28 Şubat’ın 13. yılında Başbakan Yardımcısı Arınç, “28 Şubat’ın üzerinden 10 yıldan fazla bir zaman geçti. O zamanki yetkili olduğunu söylediğiniz kişi ‘bin yıl sürecek’ dedi. Görüyorsunuz 10 yıl bile sürmedi” demiş. 28 Şubat sürecinin bittiğini iddia etmiş.
Arınç bununla da yetinmemiş; “Türkiye demokratikleşiyor, özgürleştiriyor; Avrupa Birliği standartlarında bir hukuk ve demokrasi standardını yakalıyor(!)” diye konuşmuş.
Oysa AB müzâkere sürecinde 32 başlıktan ancak 12 başlığı müzâkereye açabilen Türkiye, Hırvatistan’dan bile geri kalmasıyla, AB standartlarından daha çok uzak.
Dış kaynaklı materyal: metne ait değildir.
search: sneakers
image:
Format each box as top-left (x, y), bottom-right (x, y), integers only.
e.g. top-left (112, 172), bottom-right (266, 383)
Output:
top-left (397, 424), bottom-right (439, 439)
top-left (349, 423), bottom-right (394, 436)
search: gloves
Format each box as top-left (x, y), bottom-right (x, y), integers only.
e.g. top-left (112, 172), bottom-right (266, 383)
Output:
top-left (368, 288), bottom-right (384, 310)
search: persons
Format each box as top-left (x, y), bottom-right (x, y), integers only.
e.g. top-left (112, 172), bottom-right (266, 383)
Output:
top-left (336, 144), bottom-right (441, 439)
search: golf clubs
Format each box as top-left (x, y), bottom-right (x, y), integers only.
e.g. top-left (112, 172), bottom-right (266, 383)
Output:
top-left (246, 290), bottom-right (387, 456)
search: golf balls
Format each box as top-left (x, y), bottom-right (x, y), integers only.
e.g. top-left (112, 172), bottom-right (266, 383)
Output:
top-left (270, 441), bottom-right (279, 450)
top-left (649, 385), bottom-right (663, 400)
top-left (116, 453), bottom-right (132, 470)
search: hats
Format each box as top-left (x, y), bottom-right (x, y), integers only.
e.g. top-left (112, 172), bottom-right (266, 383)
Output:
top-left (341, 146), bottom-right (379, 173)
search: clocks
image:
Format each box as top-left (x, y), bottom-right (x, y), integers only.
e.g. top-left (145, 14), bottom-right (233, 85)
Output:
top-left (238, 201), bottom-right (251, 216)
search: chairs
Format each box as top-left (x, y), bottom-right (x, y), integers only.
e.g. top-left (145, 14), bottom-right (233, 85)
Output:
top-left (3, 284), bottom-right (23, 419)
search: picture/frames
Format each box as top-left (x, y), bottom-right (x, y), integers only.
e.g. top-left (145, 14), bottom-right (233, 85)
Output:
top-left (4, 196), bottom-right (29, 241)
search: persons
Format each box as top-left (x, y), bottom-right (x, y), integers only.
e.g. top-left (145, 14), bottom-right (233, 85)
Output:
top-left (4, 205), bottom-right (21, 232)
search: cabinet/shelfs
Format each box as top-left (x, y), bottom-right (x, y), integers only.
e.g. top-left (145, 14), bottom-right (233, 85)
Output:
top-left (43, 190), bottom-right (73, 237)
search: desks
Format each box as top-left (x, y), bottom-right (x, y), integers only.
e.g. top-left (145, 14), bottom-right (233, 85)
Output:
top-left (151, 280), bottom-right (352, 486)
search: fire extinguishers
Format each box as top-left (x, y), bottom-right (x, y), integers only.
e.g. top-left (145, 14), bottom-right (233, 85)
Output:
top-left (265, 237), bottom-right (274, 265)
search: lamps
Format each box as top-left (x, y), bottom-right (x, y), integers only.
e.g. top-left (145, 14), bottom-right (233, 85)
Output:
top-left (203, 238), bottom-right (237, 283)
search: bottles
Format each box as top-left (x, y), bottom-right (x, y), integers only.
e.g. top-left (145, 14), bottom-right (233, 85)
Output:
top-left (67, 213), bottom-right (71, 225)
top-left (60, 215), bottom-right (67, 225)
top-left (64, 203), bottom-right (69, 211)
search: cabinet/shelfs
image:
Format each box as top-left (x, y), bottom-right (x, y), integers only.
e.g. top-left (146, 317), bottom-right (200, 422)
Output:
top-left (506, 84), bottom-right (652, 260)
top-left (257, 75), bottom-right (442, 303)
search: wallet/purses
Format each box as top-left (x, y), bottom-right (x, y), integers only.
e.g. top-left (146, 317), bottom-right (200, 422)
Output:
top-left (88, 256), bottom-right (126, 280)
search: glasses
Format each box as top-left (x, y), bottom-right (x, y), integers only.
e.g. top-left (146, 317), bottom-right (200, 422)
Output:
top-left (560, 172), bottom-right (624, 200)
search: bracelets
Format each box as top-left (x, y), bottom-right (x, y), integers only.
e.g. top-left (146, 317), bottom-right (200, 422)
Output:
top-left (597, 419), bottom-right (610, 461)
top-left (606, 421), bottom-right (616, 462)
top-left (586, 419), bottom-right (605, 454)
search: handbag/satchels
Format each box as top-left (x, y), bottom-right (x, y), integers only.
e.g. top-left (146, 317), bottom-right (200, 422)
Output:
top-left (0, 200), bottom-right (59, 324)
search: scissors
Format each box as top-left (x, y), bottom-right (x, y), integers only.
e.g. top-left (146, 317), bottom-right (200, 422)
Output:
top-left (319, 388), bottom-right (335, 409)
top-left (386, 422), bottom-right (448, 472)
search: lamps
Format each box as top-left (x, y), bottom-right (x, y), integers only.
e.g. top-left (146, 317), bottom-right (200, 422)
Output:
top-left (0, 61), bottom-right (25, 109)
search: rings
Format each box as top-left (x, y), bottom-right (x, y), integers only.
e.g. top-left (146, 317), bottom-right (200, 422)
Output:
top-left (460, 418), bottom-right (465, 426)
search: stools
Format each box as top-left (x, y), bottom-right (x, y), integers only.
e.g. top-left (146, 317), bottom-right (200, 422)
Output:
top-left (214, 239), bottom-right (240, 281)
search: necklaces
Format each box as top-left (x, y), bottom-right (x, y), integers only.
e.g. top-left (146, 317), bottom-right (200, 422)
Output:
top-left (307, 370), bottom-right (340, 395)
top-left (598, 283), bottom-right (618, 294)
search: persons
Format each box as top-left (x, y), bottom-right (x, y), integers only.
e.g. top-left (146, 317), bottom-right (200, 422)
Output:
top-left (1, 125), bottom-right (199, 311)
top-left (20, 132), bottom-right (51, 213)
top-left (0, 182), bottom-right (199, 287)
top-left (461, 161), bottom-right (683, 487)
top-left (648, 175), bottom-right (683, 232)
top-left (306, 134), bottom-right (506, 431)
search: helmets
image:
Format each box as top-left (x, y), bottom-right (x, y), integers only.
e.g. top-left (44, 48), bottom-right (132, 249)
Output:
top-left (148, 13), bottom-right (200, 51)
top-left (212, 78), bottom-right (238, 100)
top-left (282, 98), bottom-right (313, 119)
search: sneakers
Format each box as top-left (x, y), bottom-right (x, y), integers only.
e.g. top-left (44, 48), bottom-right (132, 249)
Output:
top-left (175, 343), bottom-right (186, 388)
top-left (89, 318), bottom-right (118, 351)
Zira son günlerin yoğun tartışmalarında resmen itiraf edilen başta “yeni demokratik anayasa” ve “yargı reformu”nun yapılmayışı olmak üzere, darbe devirlerinden ve 28 Şubat postmodern döneminden kalma yasaklar devam ediyor.
“Darbe anayasası”nın demokrasi dışı mihrakların vesâyetini daha da katmerleştiren uygulamalar yürürlükte. Siyasî iktidarın ilk ayında “Âcil Eylem Plânı”nda söz verdiği, her seçim beyannamesinde ve hükûmet programında tekrarladığı AB reformları, siyasetin demokratikleşmesi, demokratik eğitim, inanç ve ifâde hürriyeti hakkındaki düzenlemelerde ciddî bir adım atılmış değil.
16 Kasım 2002’de AKP Genel Başkanı R. Tayyip Erdoğan’ın imzasıyla millete deklâre edilen “Türkiye’nin âcilen hukuk devleti zeminine oturması için her türlü yasal düzenlemelerin yapılacağı, uygulamaların sıkı sıkıya takip edilip tedbirlerin alınacağı iyileştirmeler” yapılmış değil…
28 ŞUBAT DAYATMALARI DEVAM EDİYOR…
Bu çerçevede, “temel hak ve özgürlüklerle ilgili düzenlemeler evrensel düzeyde kabul edilmiş standart ve normlar ile AB kriterleri çerçevesinde süratle yapılacaktır” sözünün üzerinden yıllar geçmiş.
“Bir yıllık süre zarfında; adaletin zamanında ve hızlı bir şekilde tesisi için adalet hizmetlerinde ve yargılama usûllerinde gerekli tüm değişiklikler süratle gerçekleştirilecektir” taahhüdü yedi yıldır hâlâ yerine getirilmemiş.
Türk Ceza Kanunu kısmen değiştirilmiş; lâkin düşünce ve ifâde hürriyetinde, eğitim özgürlüğünde, din eğitimi ve öğretiminde bir mesâfe alınamamış. “İlk ve orta öğretimde rehberlik etkin hale getirilerek meslekî ve teknik eğitime ağırlık verileceği, eğitimin önündeki her türlü engelin kaldırılacağı, üniversitelerin idarî ve akademik özerkliğe kavuşmalarının sağlanacağı ve Yüksek Öğretim Kurumu’nun yeniden yapılandırılacağı” vaadi verilmiş…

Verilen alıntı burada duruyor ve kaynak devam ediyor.